Texto para leitura –

Transferências fiscais da União para estados e municípios têm efeito limitado na redução das desigualdades de gastos

Marta Arretche, diretora do Centro de Estudos da Metrópole (CEM), mostra que transferências não beneficiam estados e municípios com maior concentração de populações vulneráveis.

Janaína Simões

No Brasil, estados e municípios têm diferentes capacidades de arrecadação de tributos e impostos próprios, o que está relacionado às suas dinâmicas econômicas. Um dos mecanismos para compensar essas diferenças são as transferências fiscais, que complementam as receitas próprias dos governos subnacionais. Essas transferências, no entanto, acabam por produzir apenas uma compensação limitada e estão longe de privilegiar as unidades da federação que concentram maior necessidade. É o que aponta Marta Arretche, diretora do Centro de Estudos da Metrópole (CEM), em capítulo do livro “A Carta: Para Entender a Constituição Brasileira”, organizado por Naercio Menezes Filho e André Portela Souza, e que acaba de ser lançado pela Editora Todavia. Ela assina o segundo capítulo da obra, “Transferências Fiscais no Brasil”.

No artigo, a pesquisadora discute as regras de transferências fiscais vigentes no Brasil e seus efeitos redistributivos. As transferências são uma fonte importante de receitas para os governos subnacionais e uma forma de financiamento da execução da política pública, o que se dá de forma descentralizada no País. “Em 2016, metade dos estados brasileiros obteve apenas 50% do total de suas receitas a partir da arrecadação própria”, diz a autora.

Tarefa A – Transcreva o trecho da reportagem sobre transferências fiscais que vai de "Transferências fiscais da" até "de populações vulneráveis.".
Tarefa B – De acordo com a reportagem sobre transferências fiscais, qual editora lançou o livro “A Carta: Para Entender a Constituição Brasileira”?
Tarefa C – Traduza para o inglês esta frase da reportagem sobre transferências fiscais: "Um dos mecanismos para compensar essas diferenças são as transferências fiscais, que complementam as receitas próprias dos governos subnacionais."

Dados fornecidos –
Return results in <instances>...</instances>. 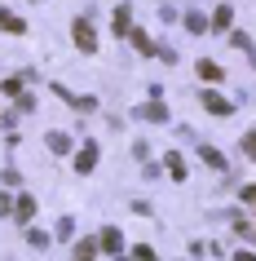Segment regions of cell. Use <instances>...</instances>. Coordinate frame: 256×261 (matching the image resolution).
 <instances>
[{"instance_id": "3", "label": "cell", "mask_w": 256, "mask_h": 261, "mask_svg": "<svg viewBox=\"0 0 256 261\" xmlns=\"http://www.w3.org/2000/svg\"><path fill=\"white\" fill-rule=\"evenodd\" d=\"M93 168H97V146H93V142H84L80 155H75V173H93Z\"/></svg>"}, {"instance_id": "4", "label": "cell", "mask_w": 256, "mask_h": 261, "mask_svg": "<svg viewBox=\"0 0 256 261\" xmlns=\"http://www.w3.org/2000/svg\"><path fill=\"white\" fill-rule=\"evenodd\" d=\"M110 27H115V36H124V31H133V9H128V5H120V9L110 14Z\"/></svg>"}, {"instance_id": "22", "label": "cell", "mask_w": 256, "mask_h": 261, "mask_svg": "<svg viewBox=\"0 0 256 261\" xmlns=\"http://www.w3.org/2000/svg\"><path fill=\"white\" fill-rule=\"evenodd\" d=\"M243 199H247V204H256V186H243Z\"/></svg>"}, {"instance_id": "16", "label": "cell", "mask_w": 256, "mask_h": 261, "mask_svg": "<svg viewBox=\"0 0 256 261\" xmlns=\"http://www.w3.org/2000/svg\"><path fill=\"white\" fill-rule=\"evenodd\" d=\"M27 244L31 248H49V234H44V230H27Z\"/></svg>"}, {"instance_id": "1", "label": "cell", "mask_w": 256, "mask_h": 261, "mask_svg": "<svg viewBox=\"0 0 256 261\" xmlns=\"http://www.w3.org/2000/svg\"><path fill=\"white\" fill-rule=\"evenodd\" d=\"M71 36H75V44H80L84 54H93V49H97V40H93V27H89V18H75Z\"/></svg>"}, {"instance_id": "14", "label": "cell", "mask_w": 256, "mask_h": 261, "mask_svg": "<svg viewBox=\"0 0 256 261\" xmlns=\"http://www.w3.org/2000/svg\"><path fill=\"white\" fill-rule=\"evenodd\" d=\"M0 27H5V31H14V36H22V31H27V22H22V18H14V14H5V9H0Z\"/></svg>"}, {"instance_id": "2", "label": "cell", "mask_w": 256, "mask_h": 261, "mask_svg": "<svg viewBox=\"0 0 256 261\" xmlns=\"http://www.w3.org/2000/svg\"><path fill=\"white\" fill-rule=\"evenodd\" d=\"M97 244L106 248L110 257H120V252H124V234H120V230H115V226H106V230L97 234Z\"/></svg>"}, {"instance_id": "23", "label": "cell", "mask_w": 256, "mask_h": 261, "mask_svg": "<svg viewBox=\"0 0 256 261\" xmlns=\"http://www.w3.org/2000/svg\"><path fill=\"white\" fill-rule=\"evenodd\" d=\"M0 217H9V195H0Z\"/></svg>"}, {"instance_id": "18", "label": "cell", "mask_w": 256, "mask_h": 261, "mask_svg": "<svg viewBox=\"0 0 256 261\" xmlns=\"http://www.w3.org/2000/svg\"><path fill=\"white\" fill-rule=\"evenodd\" d=\"M0 93H9V97H22V80H5V84H0Z\"/></svg>"}, {"instance_id": "24", "label": "cell", "mask_w": 256, "mask_h": 261, "mask_svg": "<svg viewBox=\"0 0 256 261\" xmlns=\"http://www.w3.org/2000/svg\"><path fill=\"white\" fill-rule=\"evenodd\" d=\"M234 261H256V252H234Z\"/></svg>"}, {"instance_id": "5", "label": "cell", "mask_w": 256, "mask_h": 261, "mask_svg": "<svg viewBox=\"0 0 256 261\" xmlns=\"http://www.w3.org/2000/svg\"><path fill=\"white\" fill-rule=\"evenodd\" d=\"M203 107L212 111V115H221V120H225V115H234V107H230L221 93H203Z\"/></svg>"}, {"instance_id": "6", "label": "cell", "mask_w": 256, "mask_h": 261, "mask_svg": "<svg viewBox=\"0 0 256 261\" xmlns=\"http://www.w3.org/2000/svg\"><path fill=\"white\" fill-rule=\"evenodd\" d=\"M163 168L173 173V181H186V155H181V151H168V160H163Z\"/></svg>"}, {"instance_id": "19", "label": "cell", "mask_w": 256, "mask_h": 261, "mask_svg": "<svg viewBox=\"0 0 256 261\" xmlns=\"http://www.w3.org/2000/svg\"><path fill=\"white\" fill-rule=\"evenodd\" d=\"M243 155H247V160H256V133H243Z\"/></svg>"}, {"instance_id": "8", "label": "cell", "mask_w": 256, "mask_h": 261, "mask_svg": "<svg viewBox=\"0 0 256 261\" xmlns=\"http://www.w3.org/2000/svg\"><path fill=\"white\" fill-rule=\"evenodd\" d=\"M137 115H141V120H150V124H163V120H168L163 102H146V107H137Z\"/></svg>"}, {"instance_id": "13", "label": "cell", "mask_w": 256, "mask_h": 261, "mask_svg": "<svg viewBox=\"0 0 256 261\" xmlns=\"http://www.w3.org/2000/svg\"><path fill=\"white\" fill-rule=\"evenodd\" d=\"M186 27L194 31V36H203V31H208V18H203L199 9H186Z\"/></svg>"}, {"instance_id": "12", "label": "cell", "mask_w": 256, "mask_h": 261, "mask_svg": "<svg viewBox=\"0 0 256 261\" xmlns=\"http://www.w3.org/2000/svg\"><path fill=\"white\" fill-rule=\"evenodd\" d=\"M44 146H49L53 155H67V151H71V138H67V133H49V138H44Z\"/></svg>"}, {"instance_id": "9", "label": "cell", "mask_w": 256, "mask_h": 261, "mask_svg": "<svg viewBox=\"0 0 256 261\" xmlns=\"http://www.w3.org/2000/svg\"><path fill=\"white\" fill-rule=\"evenodd\" d=\"M31 217H36V199H31V195H22V199L14 204V221H22V226H27Z\"/></svg>"}, {"instance_id": "20", "label": "cell", "mask_w": 256, "mask_h": 261, "mask_svg": "<svg viewBox=\"0 0 256 261\" xmlns=\"http://www.w3.org/2000/svg\"><path fill=\"white\" fill-rule=\"evenodd\" d=\"M58 234H62V239H71V234H75V221L62 217V221H58Z\"/></svg>"}, {"instance_id": "17", "label": "cell", "mask_w": 256, "mask_h": 261, "mask_svg": "<svg viewBox=\"0 0 256 261\" xmlns=\"http://www.w3.org/2000/svg\"><path fill=\"white\" fill-rule=\"evenodd\" d=\"M133 261H155V248H150V244H137L133 248Z\"/></svg>"}, {"instance_id": "10", "label": "cell", "mask_w": 256, "mask_h": 261, "mask_svg": "<svg viewBox=\"0 0 256 261\" xmlns=\"http://www.w3.org/2000/svg\"><path fill=\"white\" fill-rule=\"evenodd\" d=\"M199 155H203V164H208V168H216V173H225V155L216 151V146H199Z\"/></svg>"}, {"instance_id": "11", "label": "cell", "mask_w": 256, "mask_h": 261, "mask_svg": "<svg viewBox=\"0 0 256 261\" xmlns=\"http://www.w3.org/2000/svg\"><path fill=\"white\" fill-rule=\"evenodd\" d=\"M97 239H80V244H75V252H71V261H93V252H97Z\"/></svg>"}, {"instance_id": "21", "label": "cell", "mask_w": 256, "mask_h": 261, "mask_svg": "<svg viewBox=\"0 0 256 261\" xmlns=\"http://www.w3.org/2000/svg\"><path fill=\"white\" fill-rule=\"evenodd\" d=\"M230 40H234V44H239V49H243V54H252V40H247V36H243V31H234V36H230Z\"/></svg>"}, {"instance_id": "7", "label": "cell", "mask_w": 256, "mask_h": 261, "mask_svg": "<svg viewBox=\"0 0 256 261\" xmlns=\"http://www.w3.org/2000/svg\"><path fill=\"white\" fill-rule=\"evenodd\" d=\"M194 71H199V80H208V84L221 80V67H216L212 58H199V62H194Z\"/></svg>"}, {"instance_id": "15", "label": "cell", "mask_w": 256, "mask_h": 261, "mask_svg": "<svg viewBox=\"0 0 256 261\" xmlns=\"http://www.w3.org/2000/svg\"><path fill=\"white\" fill-rule=\"evenodd\" d=\"M230 22H234V9H230V5H221V9H216V18H212V27L221 31V27H230Z\"/></svg>"}]
</instances>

Resposta final A –
Transferências fiscais da União para estados e municípios têm efeito limitado na redução das desigualdades de gastos

Marta Arretche, diretora do Centro de Estudos da Metrópole (CEM), mostra que transferências não beneficiam estados e municípios com maior concentração de populações vulneráveis.

Resposta final B – A Editora Todavia.

Resposta final C – One of the mechanisms for offsetting these differences is fiscal transfers, which supplement the subnational governments' own revenues.